E certo una rilevanza non l'ha davvero avuta, né è possibile dire che sia scaturita dal confronto una strategia innovativa di rilancio dei preti operai. E neppure la testimonianza di un movimento radicato nelle linee portanti della storia.
Se dovessi descrivere l'impressione che mi ha fatto il convegno, userei l'immagine di un incontro ad un crocicchio di strada di uomini pensosi che si scambiano preoccupazioni e speranze. Alcuni, tra loro, tentano di far sintesi. Ma forse si tratta, più che altro, di nuove immagini che dilatano quelle appena tracciate dalle testimonianze di vita. Qualcuno - senza rendersene ben conto - racconta favole che aiutano a camminare più leggeri. Altri si scambiano indirizzi e informazioni sempre preziose in viaggio.

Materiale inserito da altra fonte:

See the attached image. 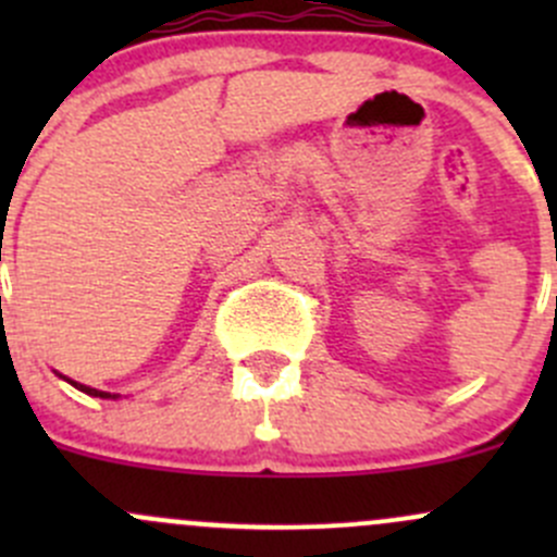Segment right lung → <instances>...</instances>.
Listing matches in <instances>:
<instances>
[{
	"mask_svg": "<svg viewBox=\"0 0 557 557\" xmlns=\"http://www.w3.org/2000/svg\"><path fill=\"white\" fill-rule=\"evenodd\" d=\"M66 383H70V385H75L77 391L88 393V396H99V398H115V396H110V393H104V391H97V387H86V385H81V383H72V380H66Z\"/></svg>",
	"mask_w": 557,
	"mask_h": 557,
	"instance_id": "obj_1",
	"label": "right lung"
}]
</instances>
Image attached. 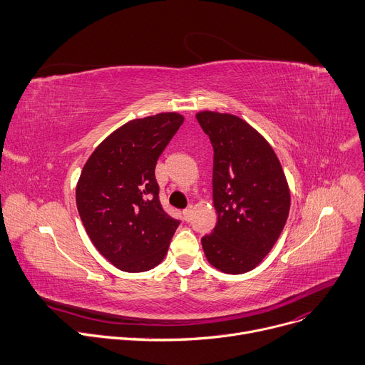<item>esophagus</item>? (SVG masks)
Segmentation results:
<instances>
[{
	"label": "esophagus",
	"instance_id": "1",
	"mask_svg": "<svg viewBox=\"0 0 365 365\" xmlns=\"http://www.w3.org/2000/svg\"><path fill=\"white\" fill-rule=\"evenodd\" d=\"M183 217H185L186 222L190 220V217H192V207H187V208L183 210Z\"/></svg>",
	"mask_w": 365,
	"mask_h": 365
}]
</instances>
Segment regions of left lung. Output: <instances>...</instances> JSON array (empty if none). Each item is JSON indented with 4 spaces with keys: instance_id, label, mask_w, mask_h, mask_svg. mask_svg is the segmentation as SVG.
<instances>
[{
    "instance_id": "8db88e82",
    "label": "left lung",
    "mask_w": 365,
    "mask_h": 365,
    "mask_svg": "<svg viewBox=\"0 0 365 365\" xmlns=\"http://www.w3.org/2000/svg\"><path fill=\"white\" fill-rule=\"evenodd\" d=\"M198 123L212 150L217 225L201 239L208 262L226 274L247 273L279 239L290 208L282 164L251 125L237 115L201 111Z\"/></svg>"
}]
</instances>
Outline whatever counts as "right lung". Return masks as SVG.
Segmentation results:
<instances>
[{"mask_svg":"<svg viewBox=\"0 0 365 365\" xmlns=\"http://www.w3.org/2000/svg\"><path fill=\"white\" fill-rule=\"evenodd\" d=\"M183 120L179 113L130 120L83 165L76 186L79 215L95 248L121 272L154 269L180 223L160 204L155 164Z\"/></svg>","mask_w":365,"mask_h":365,"instance_id":"add662e5","label":"right lung"}]
</instances>
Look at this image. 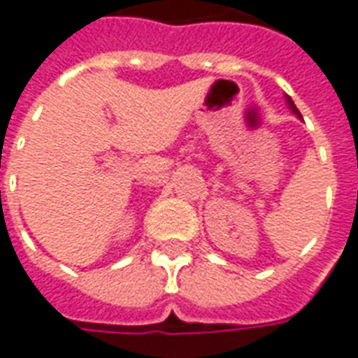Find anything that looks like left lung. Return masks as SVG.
Instances as JSON below:
<instances>
[{
	"label": "left lung",
	"instance_id": "1",
	"mask_svg": "<svg viewBox=\"0 0 358 358\" xmlns=\"http://www.w3.org/2000/svg\"><path fill=\"white\" fill-rule=\"evenodd\" d=\"M287 103H289V107H292V109L295 110V113H297V115H299V110H297V107H295V105H293V101H292V99H289V97H287Z\"/></svg>",
	"mask_w": 358,
	"mask_h": 358
}]
</instances>
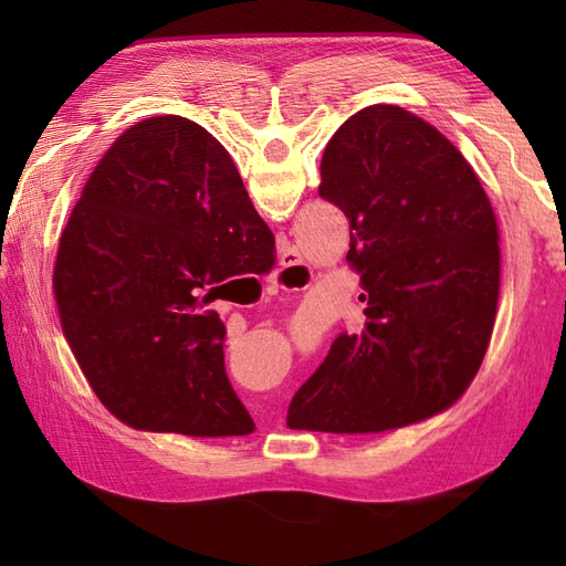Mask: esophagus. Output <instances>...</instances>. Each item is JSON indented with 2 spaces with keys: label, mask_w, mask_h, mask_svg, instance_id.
<instances>
[{
  "label": "esophagus",
  "mask_w": 566,
  "mask_h": 566,
  "mask_svg": "<svg viewBox=\"0 0 566 566\" xmlns=\"http://www.w3.org/2000/svg\"><path fill=\"white\" fill-rule=\"evenodd\" d=\"M306 268L302 264V258H298L296 250H286L280 258V268L272 274V280L268 282V292L276 294L282 290H298L302 286V276Z\"/></svg>",
  "instance_id": "1"
}]
</instances>
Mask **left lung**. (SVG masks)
<instances>
[{
	"label": "left lung",
	"mask_w": 566,
	"mask_h": 566,
	"mask_svg": "<svg viewBox=\"0 0 566 566\" xmlns=\"http://www.w3.org/2000/svg\"><path fill=\"white\" fill-rule=\"evenodd\" d=\"M318 195L350 221L367 323L335 338L286 426L381 432L444 411L482 367L499 304V226L472 165L423 118L375 104L328 140Z\"/></svg>",
	"instance_id": "left-lung-1"
}]
</instances>
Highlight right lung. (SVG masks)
Here are the masks:
<instances>
[{
    "label": "right lung",
    "instance_id": "obj_1",
    "mask_svg": "<svg viewBox=\"0 0 566 566\" xmlns=\"http://www.w3.org/2000/svg\"><path fill=\"white\" fill-rule=\"evenodd\" d=\"M231 155L182 116H153L94 167L60 235L53 290L94 394L126 426L191 438L255 428L207 304L252 260H274Z\"/></svg>",
    "mask_w": 566,
    "mask_h": 566
}]
</instances>
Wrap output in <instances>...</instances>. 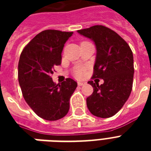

La testimonianza di coloro che lavorano ancora in fabbrica, sembra uscire da un libro di storia. E' sempre più difficile credere che sia vero il racconto dei giorni, quando tutto oggi ci insegna a credere solo nella favola di un mondo patinato di tempo libero, vestito firmato e vacanze esotiche. Un mondo che viene dato come a portata di mano e ostacolato solo dagli imbrogli della politica, dalla delinquenza giovanile e dalla droga, dalla mancanza d'ordine e di autorità.

"Il lavoro di fonderia è caratterizzato dalla dequalificazione permanente. L'operaio impara in poche ore quelle che sono le sue mansioni, e poi le ripete per centinaia o migliaia di volte al giorno, per tutti i giorni che vi lavorerà...
Chi non si impegna nel lavoro, chi non rende, viene spedito via in breve tempo. Ma anche chi parla troppo facilmente con i compagni, chi manifesta uno spirito critico, chi presenta qualche problema di salute... non viene confermato.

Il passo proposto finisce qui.